On Fri, Jul 13, 2012 at 06:48:35PM +0100, Stefano Stabellini wrote:
> On Mon, 9 Jul 2012, Konrad Rzeszutek Wilk wrote:
> > On Fri, Jun 22, 2012 at 05:26:07PM +0100, Stefano Stabellini wrote:
> > > When unmask_evtchn is called, if we already have an event pending, we
> > > just set evtchn_pending_sel waiting for local_irq_enable to be called.
> > > That is because PV guests set the irq_enable pvops to
> > 
> > Can you point out where the PV guests do that please?
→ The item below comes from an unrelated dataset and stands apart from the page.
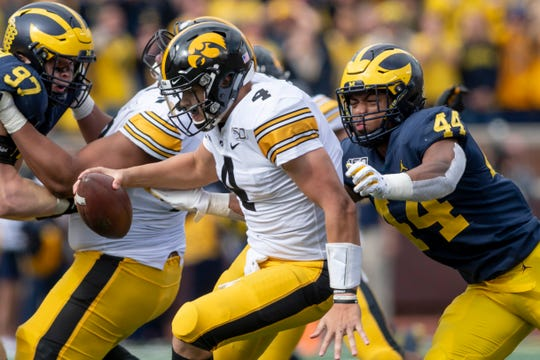 Michigan linebacker Cameron McGrone sacks Iowa quarterback Nate Stanley.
Even just
> > including a snippet of code would be nice so that somebody
> > in the future has an idea of where it was/is.
> 
> Do you mean where PV guests set the irq_enable pvop?
> 
> That would be in xen_setup_vcpu_info_placement.
> irq_enable is set to xen_irq_enable_direct that is implemented in
> assembly in arch/x86/xen/xen-asm.S: it tests for XEN_vcpu_info_pending
> and call xen_force_evtchn_callback.

Excellent. Pls include that comment in the git commit.

> 
> 
> > > xen_irq_enable_direct that also handles pending events.
> > > 
> > > However HVM guests (and ARM guests) do not change or do not have the
> > > irq_enable pvop, so evtchn_unmask cannot work properly for them.
> > 
> > Duh!
> > > 
> > > Considering that having the pending_irq bit set when unmask_evtchn is
> > > called is not very common, and it is simpler to keep the
> > 
> > Unless you pin the guests on the vCPUS on which domain0 is not present..
> 
> Considering that __xen_evtchn_do_upcall keeps looping around until no
> more events are set in the shared_info page and also that
> xen_dynamic_chip and xen_pirq_chip only mask irqs on irq_mask, the only
> way that pending_irq can be set before unmask_evtchn is called is when
> the guest receives multiple notifications for the same event before
> acking the first one.
> Arguably it is not a extremely common case at least in domUs.
> 
> 
> > > native_irq_enable implementation for HVM guests (and ARM guests), the
> > > best thing to do is just use the EVTCHNOP_unmask hypercall (Xen
> > > re-injects pending events in response).
> > 
> > And by re-injects you mean than the IOAPIC or (whatever it is on ARM)
> > is armed to show that there is a pending interrupt, right?
> 
> Right. A new notification is going to be sent by Xen to the guest, via
> the best mechanism available. On X86 it could be a vector callback.
> 
> 
> > > 
> > > Signed-off-by: Stefano Stabellini <stefano.stabellini@eu.citrix.com>
> > > ---
> > >  drivers/xen/events.c |    7 +++++--
> > >  1 files changed, 5 insertions(+), 2 deletions(-)
> > > 
> > > diff --git a/drivers/xen/events.c b/drivers/xen/events.c
> > > index eae0d0b..0132505 100644
> > > --- a/drivers/xen/events.c
> > > +++ b/drivers/xen/events.c
> > > @@ -372,8 +372,11 @@ static void unmask_evtchn(int port)
> > >  
> > >  	BUG_ON(!irqs_disabled());
> > >  
> > > -	/* Slow path (hypercall) if this is a non-local port. */
> > > -	if (unlikely(cpu != cpu_from_evtchn(port))) {
> > > +	/* Slow path (hypercall) if this is a non-local port or if this is
> > > +	 * an hvm domain and an event is pending (hvm domains don't have
> > > +	 * their own implementation of irq_enable). */
> > > +	if (unlikely((cpu != cpu_from_evtchn(port)) ||
> > > +			(xen_hvm_domain() && sync_test_bit(port, &s->evtchn_pending[0])))) {
> > >  		struct evtchn_unmask unmask = { .port = port };
> > 
> > We already have two seperate acks - for when there is an GMFN APIC bitmap and
> > when there is not. Can we also have to seperate unmask_evtchn then? And
> > just have the HVM and ARM just do a straightforward unmaks_evtchn while
> > the PV remains the same?
> 
> Do you mean HVM and ARM do a straightforward EVTCHNOP_unmask hypercall?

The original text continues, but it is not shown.